I have nightmares every night, ever since I can remember. It started in early elementary school. Sleeping for me means having nightmares, no way around it.
Every once in a very long while, I have a nice night. Normally when that happens I cry, because nice dreams are a very bittersweet thing for me. I remember when a year ago or so dreamed I had a puppy. When I woke up I bawled my eyes out, cause there was no puppy.

As a kid I started coping by not calling them nightmares anymore, but adventure dreams. I considered them to be like scary videogames, that I loved, that need to be beaten and controlled, the monsters very scary, yes, but possible to beat, with the right technique.
Beating could mean making an conscient effort to wake up, to realize it is a dream, to make them nice again, hiding, or changing the dream. I have some very dramatic memories of some of those dreams. Quite frankly, it would make for a good movie.

Ever since I called them adventure dreams, and I had one every night.
Unfortunately, the monsters rarely show up anymore. My nightmares are nowadays about stressfull things, abondenment, blame and shame, arguments, or spiders, and can be adventures no more. I wonder if, in time, I could get my fighting spirit back up.
Sometimes I wish the old nightmare monsters would visit once again, I kind of miss them. Especially the burning man, we had some awsome adventures.

But I guess, those nightmares are not nightmares anymore, so I got a better class of nightmares.

I hope this thread is not inappropiate.
 
I don't think there was anything inappropriate about your post.

I definitely have different classes of nightmares. The emotionally nightmarish ones do seem to be the worst.

The ghoulish, monstrous ones can be fun with a little lucid dreaming and creativity. Regardless, they are never as bad as the emotionally scary ones. Some of my most visually horrific (gory, violent) nightmares were ones I was detached from emotionally. I had one dream where 30+ children were violently murdered, but it wasn't as bad as the ones where my parents come home and won't believe my brother is sexually harassing me. Not by a long shot.
 
On a semi-related note, I'm currently trying to work out how to make computer games about stressful social situations. I think that the same principles apply - learn how to beat the challenge and you can win.

Perhaps they're still adventure dreams, it's just that you're playing the part of the game that comes after beating up the monsters?
 
So, this is a bit sad and beautifull I believe.
I agree. I started just calling anything that happens when I sleep, "dreaming", a long time ago - it's all mostly what one could call "nightmares", but there are the good ones, where I get away from whatever it is, and then the rest of them, where I don't.

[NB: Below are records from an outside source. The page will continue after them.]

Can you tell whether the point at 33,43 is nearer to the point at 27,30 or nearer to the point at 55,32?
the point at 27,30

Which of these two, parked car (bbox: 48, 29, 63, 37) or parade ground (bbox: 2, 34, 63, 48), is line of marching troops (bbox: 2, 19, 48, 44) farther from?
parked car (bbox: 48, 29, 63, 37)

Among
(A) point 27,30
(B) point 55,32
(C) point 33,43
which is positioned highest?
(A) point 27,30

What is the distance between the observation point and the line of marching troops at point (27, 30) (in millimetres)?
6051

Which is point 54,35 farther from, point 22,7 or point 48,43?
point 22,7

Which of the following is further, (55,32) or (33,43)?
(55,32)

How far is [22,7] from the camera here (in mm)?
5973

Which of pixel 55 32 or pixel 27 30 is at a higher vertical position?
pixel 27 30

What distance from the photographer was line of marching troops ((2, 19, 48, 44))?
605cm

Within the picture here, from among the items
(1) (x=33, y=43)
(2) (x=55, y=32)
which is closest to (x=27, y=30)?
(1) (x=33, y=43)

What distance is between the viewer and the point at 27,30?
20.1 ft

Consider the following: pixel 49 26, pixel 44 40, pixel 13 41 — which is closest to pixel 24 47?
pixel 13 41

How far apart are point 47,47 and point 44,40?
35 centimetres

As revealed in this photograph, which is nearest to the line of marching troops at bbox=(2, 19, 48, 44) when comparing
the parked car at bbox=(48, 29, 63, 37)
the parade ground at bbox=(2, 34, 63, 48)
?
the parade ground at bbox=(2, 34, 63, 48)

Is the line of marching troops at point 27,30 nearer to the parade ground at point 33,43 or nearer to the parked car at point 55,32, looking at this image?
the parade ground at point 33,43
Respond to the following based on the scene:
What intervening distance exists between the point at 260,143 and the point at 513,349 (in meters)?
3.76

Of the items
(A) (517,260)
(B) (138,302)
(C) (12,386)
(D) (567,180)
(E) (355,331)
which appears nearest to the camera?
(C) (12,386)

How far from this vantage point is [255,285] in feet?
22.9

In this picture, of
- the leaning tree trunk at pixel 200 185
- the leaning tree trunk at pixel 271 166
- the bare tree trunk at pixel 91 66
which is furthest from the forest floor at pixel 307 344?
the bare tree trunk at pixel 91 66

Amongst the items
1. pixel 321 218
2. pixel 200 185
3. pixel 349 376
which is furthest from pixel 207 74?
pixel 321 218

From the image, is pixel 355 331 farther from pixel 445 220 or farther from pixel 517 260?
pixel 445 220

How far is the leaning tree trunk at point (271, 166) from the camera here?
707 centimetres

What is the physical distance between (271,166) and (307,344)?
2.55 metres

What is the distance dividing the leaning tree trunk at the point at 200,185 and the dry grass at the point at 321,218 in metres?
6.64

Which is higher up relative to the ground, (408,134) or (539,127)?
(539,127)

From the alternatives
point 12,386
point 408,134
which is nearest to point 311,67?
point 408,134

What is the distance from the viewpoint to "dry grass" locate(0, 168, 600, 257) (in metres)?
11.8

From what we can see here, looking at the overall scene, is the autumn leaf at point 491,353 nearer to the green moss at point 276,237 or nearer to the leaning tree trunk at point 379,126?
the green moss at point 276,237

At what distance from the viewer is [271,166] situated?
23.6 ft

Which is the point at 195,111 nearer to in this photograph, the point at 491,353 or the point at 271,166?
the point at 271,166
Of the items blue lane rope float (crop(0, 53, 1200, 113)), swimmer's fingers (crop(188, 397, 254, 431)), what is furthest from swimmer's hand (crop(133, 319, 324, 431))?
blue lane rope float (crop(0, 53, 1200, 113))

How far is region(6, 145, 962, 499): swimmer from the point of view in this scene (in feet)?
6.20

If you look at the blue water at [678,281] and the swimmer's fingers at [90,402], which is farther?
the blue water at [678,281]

Thanks for sharing about yours.
 
So, this is a bit sad and beautifull I believe.

I believe so, too.

It reminds me of the line 'I'm friends with the monster under my bed."

It's also how I deal with about 90% of my problems. Look at it. Look at it again. Turn it on its head. See what can be useful. Put that to work. Turn it around again. See what I can reframe. Like a puzzle. I keep turning problems around, and over, looking for ways to make them manageable. Or at least funny. Learn to grok a thing. Learn to change it. Learn to use it.